> WHAT THE TASK REQUIRES:
Copy out every one of the records below word for word, keeping each line the same as it appears.

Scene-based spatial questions
"""
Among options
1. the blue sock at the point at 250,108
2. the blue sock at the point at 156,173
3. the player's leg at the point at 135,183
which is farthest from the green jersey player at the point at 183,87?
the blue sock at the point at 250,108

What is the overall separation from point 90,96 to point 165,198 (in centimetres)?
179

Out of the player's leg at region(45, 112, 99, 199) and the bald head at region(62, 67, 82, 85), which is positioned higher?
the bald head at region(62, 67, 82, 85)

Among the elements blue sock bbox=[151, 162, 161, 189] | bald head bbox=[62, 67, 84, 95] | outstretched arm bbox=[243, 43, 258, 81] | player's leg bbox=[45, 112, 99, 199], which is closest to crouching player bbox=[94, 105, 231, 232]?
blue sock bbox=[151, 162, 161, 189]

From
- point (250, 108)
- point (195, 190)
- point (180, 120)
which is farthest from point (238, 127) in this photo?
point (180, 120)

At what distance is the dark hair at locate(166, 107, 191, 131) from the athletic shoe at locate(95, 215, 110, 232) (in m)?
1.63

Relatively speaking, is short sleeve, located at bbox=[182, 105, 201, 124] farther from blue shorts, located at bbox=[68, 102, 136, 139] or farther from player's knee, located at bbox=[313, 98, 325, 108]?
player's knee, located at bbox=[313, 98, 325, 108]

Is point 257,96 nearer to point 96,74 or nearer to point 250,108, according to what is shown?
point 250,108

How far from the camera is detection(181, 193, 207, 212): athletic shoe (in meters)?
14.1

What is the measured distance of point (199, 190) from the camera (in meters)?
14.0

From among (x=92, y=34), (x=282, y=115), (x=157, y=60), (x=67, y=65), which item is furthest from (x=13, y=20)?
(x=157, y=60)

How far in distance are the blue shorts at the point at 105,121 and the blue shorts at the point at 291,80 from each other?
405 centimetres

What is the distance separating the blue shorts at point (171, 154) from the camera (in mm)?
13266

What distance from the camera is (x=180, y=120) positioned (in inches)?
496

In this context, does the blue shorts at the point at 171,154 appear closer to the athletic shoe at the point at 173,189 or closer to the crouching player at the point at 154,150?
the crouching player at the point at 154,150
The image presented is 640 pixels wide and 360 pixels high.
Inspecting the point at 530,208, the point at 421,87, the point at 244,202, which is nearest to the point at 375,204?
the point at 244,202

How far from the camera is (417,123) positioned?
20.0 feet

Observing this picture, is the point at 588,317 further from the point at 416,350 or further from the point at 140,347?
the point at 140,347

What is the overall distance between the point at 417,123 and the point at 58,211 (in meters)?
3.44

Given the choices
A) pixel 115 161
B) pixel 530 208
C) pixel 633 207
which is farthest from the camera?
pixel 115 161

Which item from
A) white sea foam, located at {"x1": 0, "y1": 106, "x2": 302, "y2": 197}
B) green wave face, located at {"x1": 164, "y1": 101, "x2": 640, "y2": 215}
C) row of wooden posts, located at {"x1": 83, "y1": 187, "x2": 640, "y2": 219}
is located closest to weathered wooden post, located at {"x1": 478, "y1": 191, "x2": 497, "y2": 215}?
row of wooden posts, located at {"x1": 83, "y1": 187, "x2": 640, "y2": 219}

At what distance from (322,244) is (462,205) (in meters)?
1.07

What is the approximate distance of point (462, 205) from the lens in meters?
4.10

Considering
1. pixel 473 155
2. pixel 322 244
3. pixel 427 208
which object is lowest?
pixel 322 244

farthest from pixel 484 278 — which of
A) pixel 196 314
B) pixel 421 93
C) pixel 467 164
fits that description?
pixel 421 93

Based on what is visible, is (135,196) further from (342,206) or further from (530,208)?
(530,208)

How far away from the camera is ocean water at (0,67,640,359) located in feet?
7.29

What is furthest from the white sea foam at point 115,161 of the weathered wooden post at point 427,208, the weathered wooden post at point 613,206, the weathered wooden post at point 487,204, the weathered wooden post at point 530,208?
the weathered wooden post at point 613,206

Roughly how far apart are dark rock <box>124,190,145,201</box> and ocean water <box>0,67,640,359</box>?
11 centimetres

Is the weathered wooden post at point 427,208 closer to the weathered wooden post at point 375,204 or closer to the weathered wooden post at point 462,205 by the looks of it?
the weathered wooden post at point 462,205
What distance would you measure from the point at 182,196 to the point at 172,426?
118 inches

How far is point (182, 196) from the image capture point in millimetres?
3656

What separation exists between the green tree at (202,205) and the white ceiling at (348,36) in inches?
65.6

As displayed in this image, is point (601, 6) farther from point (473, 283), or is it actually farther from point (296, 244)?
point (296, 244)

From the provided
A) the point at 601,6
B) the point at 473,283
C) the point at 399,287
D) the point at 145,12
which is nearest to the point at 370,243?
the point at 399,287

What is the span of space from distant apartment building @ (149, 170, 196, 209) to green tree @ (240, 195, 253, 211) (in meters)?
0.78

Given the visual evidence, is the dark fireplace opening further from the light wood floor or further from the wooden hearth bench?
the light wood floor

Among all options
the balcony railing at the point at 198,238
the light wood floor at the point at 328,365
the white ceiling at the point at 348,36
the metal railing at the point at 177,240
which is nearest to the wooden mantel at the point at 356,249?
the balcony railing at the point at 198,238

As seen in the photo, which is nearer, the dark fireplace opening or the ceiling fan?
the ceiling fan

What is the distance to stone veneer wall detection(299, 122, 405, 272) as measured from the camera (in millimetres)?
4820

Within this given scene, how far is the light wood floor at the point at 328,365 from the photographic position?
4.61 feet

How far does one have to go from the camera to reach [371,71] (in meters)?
"""
> FINISHED ANSWER:
Among options
1. the blue sock at the point at 250,108
2. the blue sock at the point at 156,173
3. the player's leg at the point at 135,183
which is farthest from the green jersey player at the point at 183,87?
the blue sock at the point at 250,108

What is the overall separation from point 90,96 to point 165,198 (in centimetres)?
179

Out of the player's leg at region(45, 112, 99, 199) and the bald head at region(62, 67, 82, 85), which is positioned higher?
the bald head at region(62, 67, 82, 85)

Among the elements blue sock bbox=[151, 162, 161, 189] | bald head bbox=[62, 67, 84, 95] | outstretched arm bbox=[243, 43, 258, 81] | player's leg bbox=[45, 112, 99, 199], which is closest to crouching player bbox=[94, 105, 231, 232]?
blue sock bbox=[151, 162, 161, 189]

From
- point (250, 108)
- point (195, 190)
- point (180, 120)
which is farthest from point (238, 127) in this photo?
point (180, 120)

At what distance is the dark hair at locate(166, 107, 191, 131) from the athletic shoe at locate(95, 215, 110, 232) (in m)?
1.63

Relatively speaking, is short sleeve, located at bbox=[182, 105, 201, 124] farther from blue shorts, located at bbox=[68, 102, 136, 139] or farther from player's knee, located at bbox=[313, 98, 325, 108]?
player's knee, located at bbox=[313, 98, 325, 108]

Is point 257,96 nearer to point 96,74 or nearer to point 250,108, according to what is shown?
point 250,108

How far from the camera is detection(181, 193, 207, 212): athletic shoe (in meters)?
14.1

What is the measured distance of point (199, 190) from the camera (in meters)?
14.0

From among (x=92, y=34), (x=282, y=115), (x=157, y=60), (x=67, y=65), which item is furthest from (x=13, y=20)?
(x=157, y=60)

How far in distance are the blue shorts at the point at 105,121 and the blue shorts at the point at 291,80 from each other?
405 centimetres

What is the distance separating the blue shorts at point (171, 154) from the camera (in mm)?
13266

What distance from the camera is (x=180, y=120) positioned (in inches)?
496

In this context, does the blue shorts at the point at 171,154 appear closer to the athletic shoe at the point at 173,189 or closer to the crouching player at the point at 154,150?
the crouching player at the point at 154,150
The image presented is 640 pixels wide and 360 pixels high.
Inspecting the point at 530,208, the point at 421,87, the point at 244,202, which is nearest to the point at 375,204?
the point at 244,202

How far from the camera is (417,123) positioned?
20.0 feet

Observing this picture, is the point at 588,317 further from the point at 416,350 or further from the point at 140,347?
the point at 140,347

What is the overall distance between the point at 417,123 and the point at 58,211 (in meters)?
3.44

Given the choices
A) pixel 115 161
B) pixel 530 208
C) pixel 633 207
which is farthest from the camera?
pixel 115 161

Which item from
A) white sea foam, located at {"x1": 0, "y1": 106, "x2": 302, "y2": 197}
B) green wave face, located at {"x1": 164, "y1": 101, "x2": 640, "y2": 215}
C) row of wooden posts, located at {"x1": 83, "y1": 187, "x2": 640, "y2": 219}
is located closest to weathered wooden post, located at {"x1": 478, "y1": 191, "x2": 497, "y2": 215}?
row of wooden posts, located at {"x1": 83, "y1": 187, "x2": 640, "y2": 219}

At what distance from (322,244) is (462,205) (in meters)?
1.07

What is the approximate distance of point (462, 205) from the lens in meters?
4.10

Considering
1. pixel 473 155
2. pixel 322 244
3. pixel 427 208
which object is lowest?
pixel 322 244

farthest from pixel 484 278 — which of
A) pixel 196 314
B) pixel 421 93
C) pixel 467 164
fits that description?
pixel 421 93

Based on what is visible, is (135,196) further from (342,206) or further from (530,208)?
(530,208)

How far away from the camera is ocean water at (0,67,640,359) located in feet?
7.29

What is furthest from the white sea foam at point 115,161 of the weathered wooden post at point 427,208, the weathered wooden post at point 613,206, the weathered wooden post at point 487,204, the weathered wooden post at point 530,208?
the weathered wooden post at point 613,206

Roughly how far apart are dark rock <box>124,190,145,201</box> and ocean water <box>0,67,640,359</box>?
11 centimetres

Is the weathered wooden post at point 427,208 closer to the weathered wooden post at point 375,204 or closer to the weathered wooden post at point 462,205 by the looks of it?
the weathered wooden post at point 462,205
What distance would you measure from the point at 182,196 to the point at 172,426?
118 inches

How far is point (182, 196) from the image capture point in millimetres?
3656

What separation exists between the green tree at (202,205) and the white ceiling at (348,36) in inches?
65.6

As displayed in this image, is point (601, 6) farther from point (473, 283), or is it actually farther from point (296, 244)?
point (296, 244)

From the provided
A) the point at 601,6
B) the point at 473,283
C) the point at 399,287
D) the point at 145,12
which is nearest to the point at 370,243?
the point at 399,287

What is the span of space from distant apartment building @ (149, 170, 196, 209) to green tree @ (240, 195, 253, 211) (in meters)?
0.78

Given the visual evidence, is the dark fireplace opening further from the light wood floor or further from the wooden hearth bench?
the light wood floor

Among all options
the balcony railing at the point at 198,238
the light wood floor at the point at 328,365
the white ceiling at the point at 348,36
the metal railing at the point at 177,240
which is nearest to the wooden mantel at the point at 356,249?
the balcony railing at the point at 198,238

As seen in the photo, which is nearer, the dark fireplace opening or the ceiling fan?
the ceiling fan

What is the distance to stone veneer wall detection(299, 122, 405, 272) as measured from the camera (in millimetres)?
4820

Within this given scene, how far is the light wood floor at the point at 328,365 from the photographic position?
4.61 feet

How far does one have to go from the camera to reach [371,71] (in meters)?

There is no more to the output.